Thursday, September 11, 2008

Lecture1 - Uses of Financial Statements

Financial Statements

Financial statements are directed primarily towards investors and creditors. Outsiders to the firm.

Insiders to the firm use managerial accounting which may overlap with financial accounting but is a separate topic.

Government and labor are also interested in financial statements. Gov't for taxes and oversight. Labor to make sure they're being paid in accordance with the profit level that the company is earning.

A side note: Depaul faculty and staff used to receive the school's annual financial statements. They noticed that operating funds were transferred to the endowment. Usually it's the opposite. Faculty and staff raised the issue and it was dealt with.

Financial annual reports are available from http://www.annualreports.com/. SEC also has the info at edgar.sec.com. (EDGAR = Electronic Data-Gathering, Analysis, and Retrieval) It's not packaged very nicely though.

Another good, free site is finance.yahoo.com. Search/filtering capabilities are excellent.

Earnings.com informs you of key events (dividends, stock splits, etc) on a daily basis.

The Accounting Equation

Assets = Liabilities + Owners' Equity
  • This equation underlies the preparation of the balance sheet.
  • Basis for the "double entry" system
The Balance Sheet

Balance of assets, liabilities and owners' equity at a specified point in time.
Business assets and liabilities are kept separate from those of the owners.

Assets
Resources owned by the entity.

Is a very talented employee (for instance, a major league baseball player) under contract for 5 years an asset that would go on the balance sheet? It's an asset, but it doesn't go on the balance sheet. By convention, human resources are not on the balance sheet as an asset.

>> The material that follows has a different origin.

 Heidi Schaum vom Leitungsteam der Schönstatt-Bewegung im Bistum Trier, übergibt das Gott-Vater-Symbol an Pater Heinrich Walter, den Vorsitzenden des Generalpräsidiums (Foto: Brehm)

Goodwill is a complex topic and is not covered in this course.

Assets can be categorized as monetary (liquid), non-monetary (designated in monetary terms, but not as liquid) and non-physical.

Some facts about the firm (e.g. president is ill) may be important, but they do not appear on the balance sheet at all.

Liabilities
Commitments requiring future resources, usually cash.
Some liabilities are satisfied in other ways. For instance, if you receive payment for a prepaid subscription. This incurs a liability that is satisfied by delivering the product.

Owners' Equity
In a way, it's a residual: the difference between assets and liabilities. However, we don't calculate it like that.
Two components: Contributed capital (what investors have put into the business) and retained earnings (profit that the company has made but not returned to the stockholders).

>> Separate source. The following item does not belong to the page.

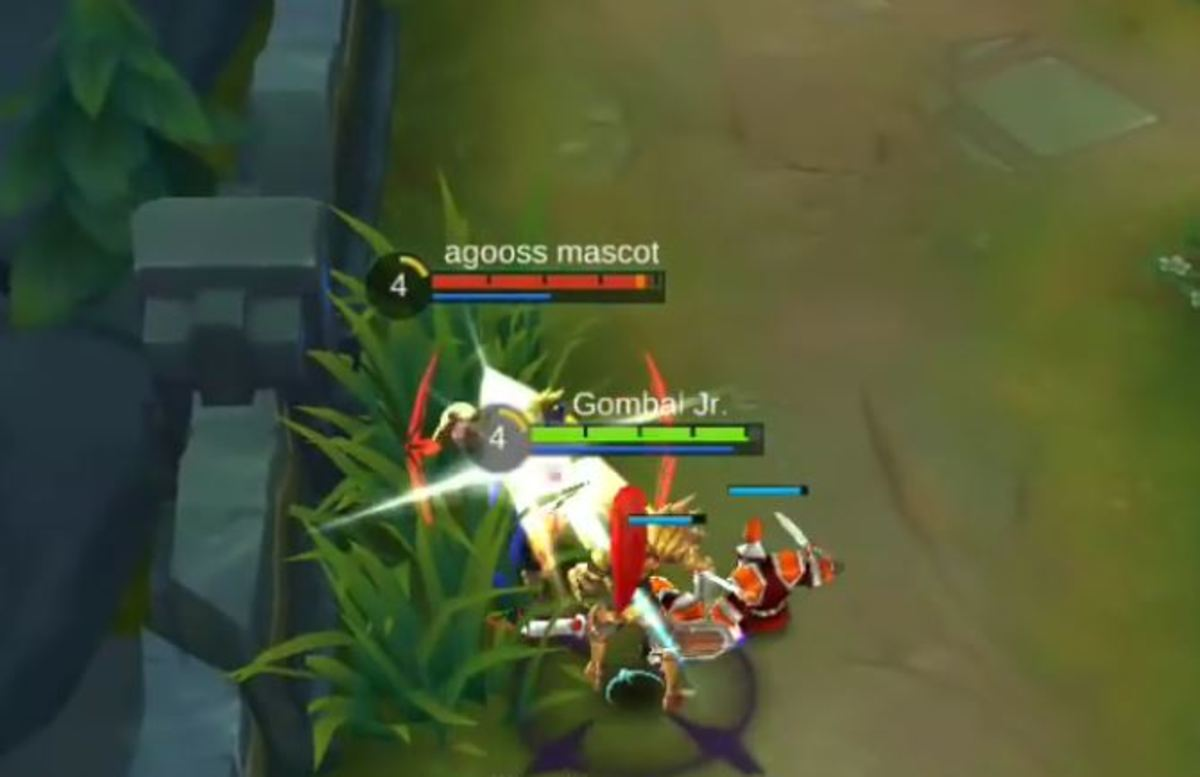 Zilong Rushing Towards an Enemy With Spear Strike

The Double Entry Bookkeeping System
Analyze how accounting events affect the accounting equation.
  1. Issue stock for $100k - Asset ($100k cash) and Equity increase.
  2. Buy car for $20k - No change - Just a transfer from one type of asset (cash) to another (vehicles).
  3. Purchase truck for $10k to be paid in the future - Assets (vehicles) and Liabilities (amount owed) both increase.
  4. Pay for the truck - Assets (cash) and liability (amount owed) both decrease.
  5. Sell services for $15k in cash - Assets (cash) and Equity (retained earnings) both increase by $15k.
  6. Sell services for $25k to be received in the future - Assets (accounts receivable) and Equity (retained earnings) by $25k.
  7. Collect the $25k - No change - Cash increases, accounts receivable decreases. Both are offsetting assets.
  8. Pay rent of $5k - Both Assets (cash) and Equity (retained earnings) decreases by $5k.
  9. Pay dividend of $7k - Both Assets (cash) and Equity (dividends) decrease by $7k.

Financial Statements

Balance Sheet
Implements the accounting equation A = L + OE at a given point in time.

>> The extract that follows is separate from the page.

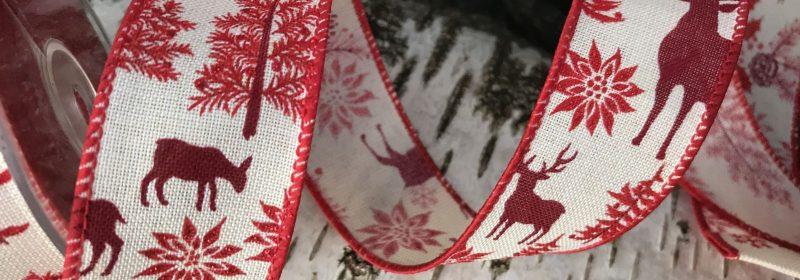 Ruban – Cervidés, résineux et houx tous rouges en 38mm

Statement of Retained Earnings
Beginning Balance (from last year's balance sheet)
+Net Income
-Dividends
=Ending Balance (should match this year's balance sheet)

Income Statement
Record all items of revenue and all expenses to compute a net income. That net income is used in the statement of retained earnings, so it must be prepared first.

Statement of Cash Flows
This is complex. It'll be covered in the last class. For now: It focuses on the change in cash over the year. When looking at the statement of cash flows, analysts and others focus on where the cash came from: operating activities, investing activities, financing activities (borrowing).